Beautiful Humi and +1 for taking care of the delivery guy. Sweet.


----------



## SgtStriker (Mar 7, 2007)

That is sweet. I have to get one of those bad boys. Enjoy.:tu :tu


----------



## avo_addict (Nov 29, 2006)

Congrats on the Aristocrat, John. Very sweet cab humi.


----------



## ScottishSmoker (Feb 11, 2007)

Mark THS said:


> The manager says to him "Looks like a great humidor, whats it called?" and papajohn says "The aristocrat!"


Haha... I get it! And that is one hot humidour!!!


----------



## Kiss079 (Mar 25, 2007)

Congrats, looks like lots of room for some goodies.


----------



## icehog3 (Feb 20, 2005)

Congrats, she is a beaut! :tu


----------



## Fistville (Mar 26, 2007)

I'm so jealous, enjoy it man.


----------



## Mark THS (Feb 5, 2007)

ScottishSmoker said:


> Haha... I get it! And that is one hot humidour!!!

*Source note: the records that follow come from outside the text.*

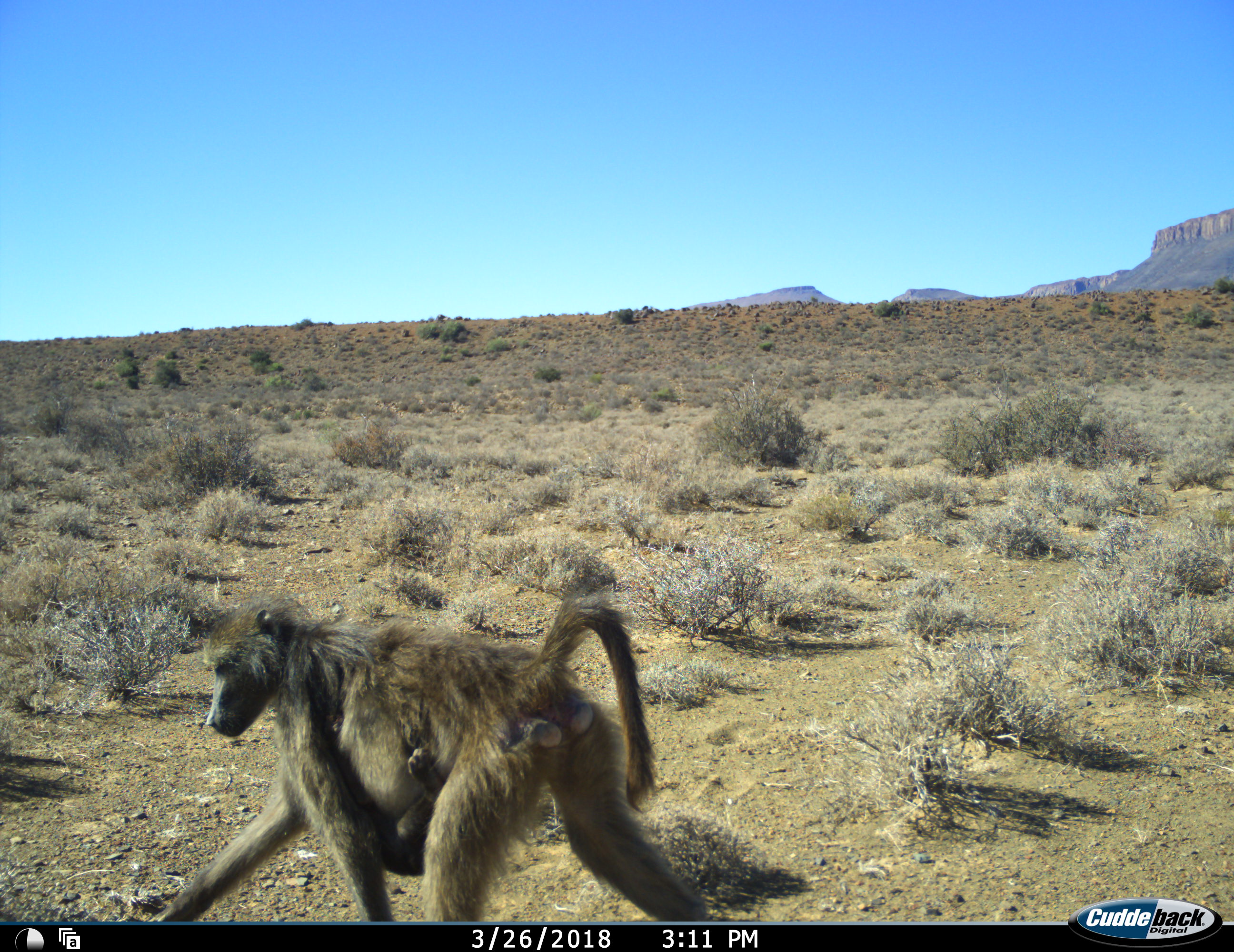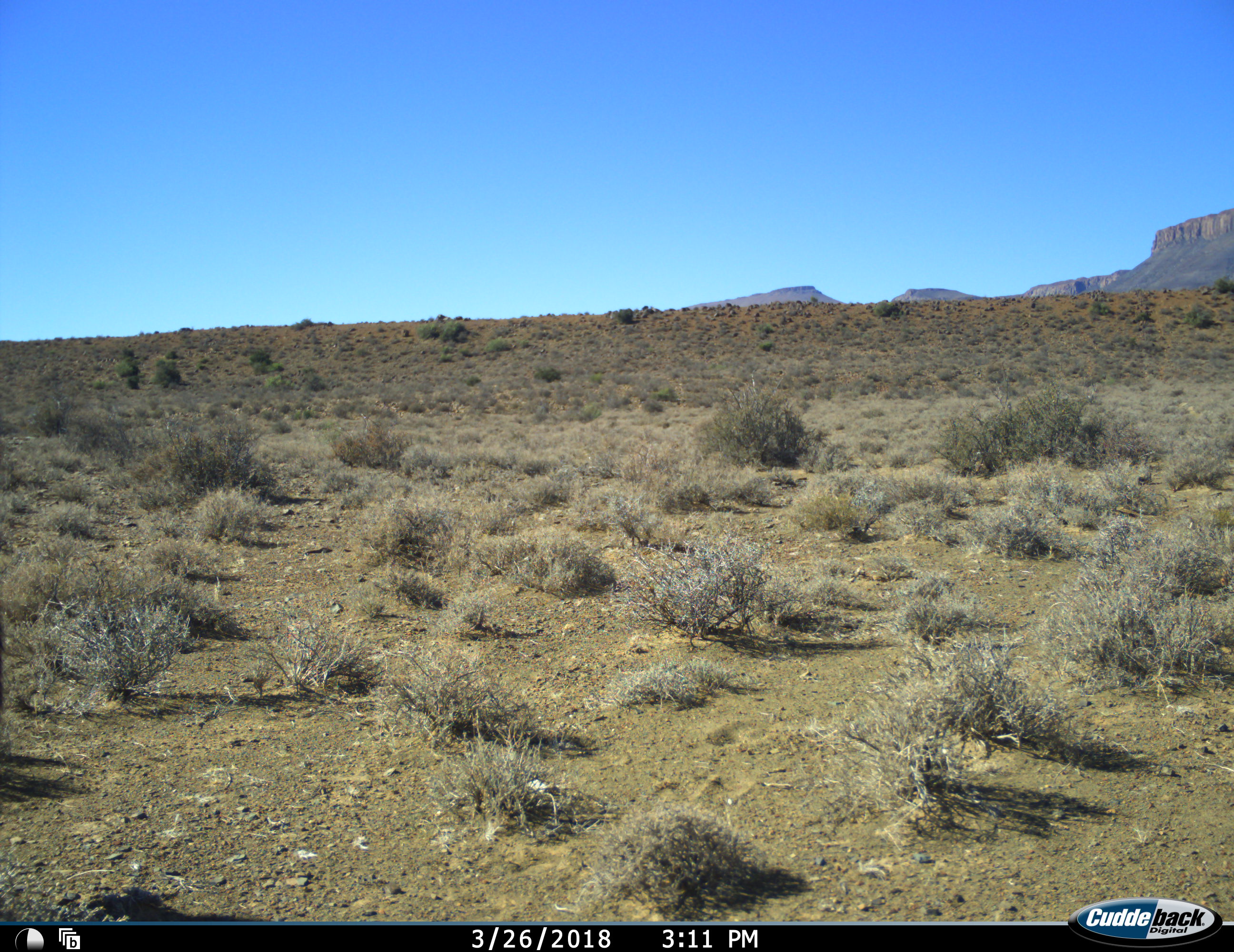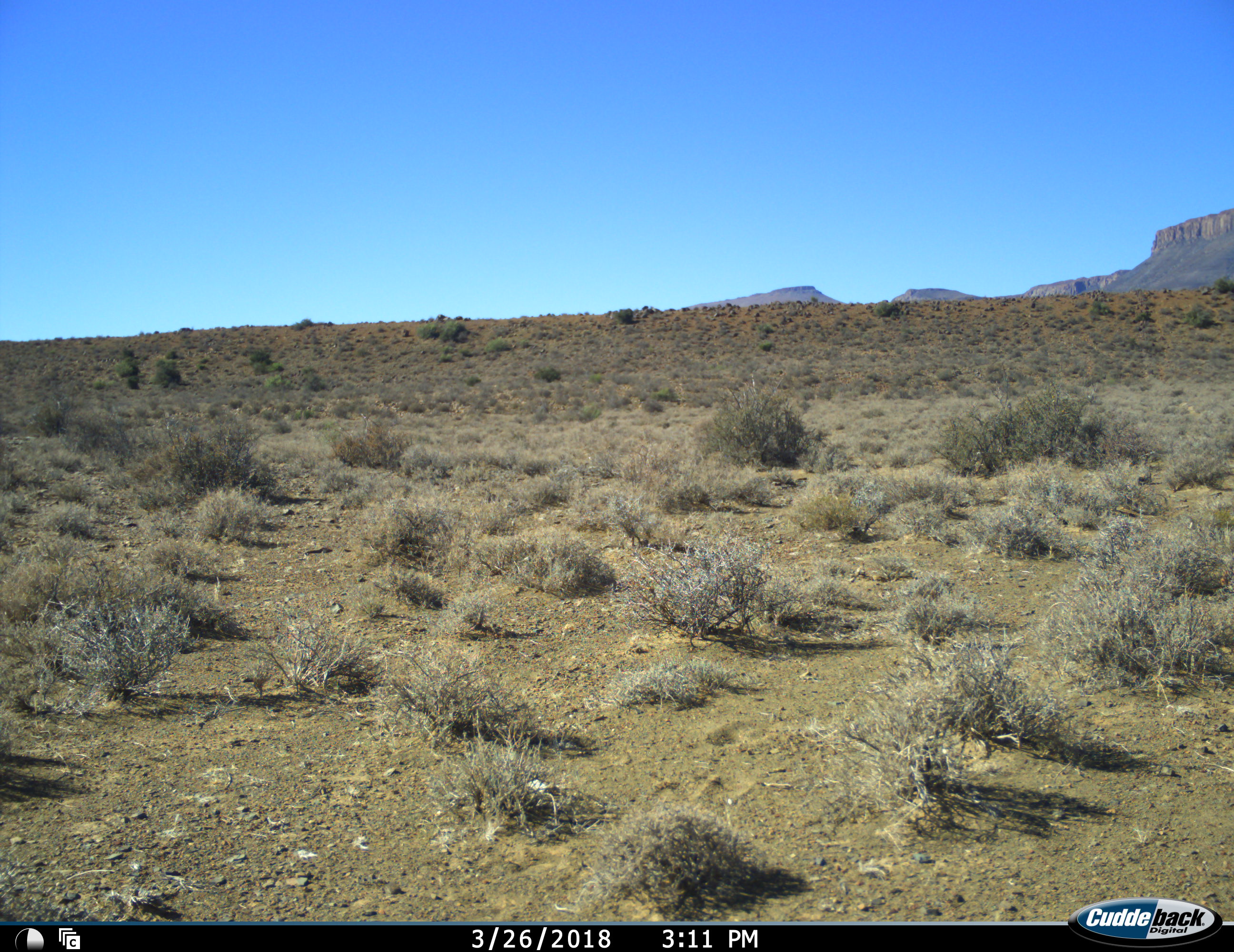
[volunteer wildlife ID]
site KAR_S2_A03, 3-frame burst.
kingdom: Animalia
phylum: Chordata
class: Mammalia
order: Primates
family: Cercopithecidae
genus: Papio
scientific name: Papio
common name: baboon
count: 2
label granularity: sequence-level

Finally! Someone got it :r


----------



## Tour De Cigar (Feb 26, 2007)

man im thinking hard about these.. is this one temp/rh controlled.. those are the ones im interested in... thx for the pics... :tu


----------



## Marlboro Cigars-cl (Feb 19, 2007)

The only thing better at looking at that would be looking at it filled.
:tu:tu


----------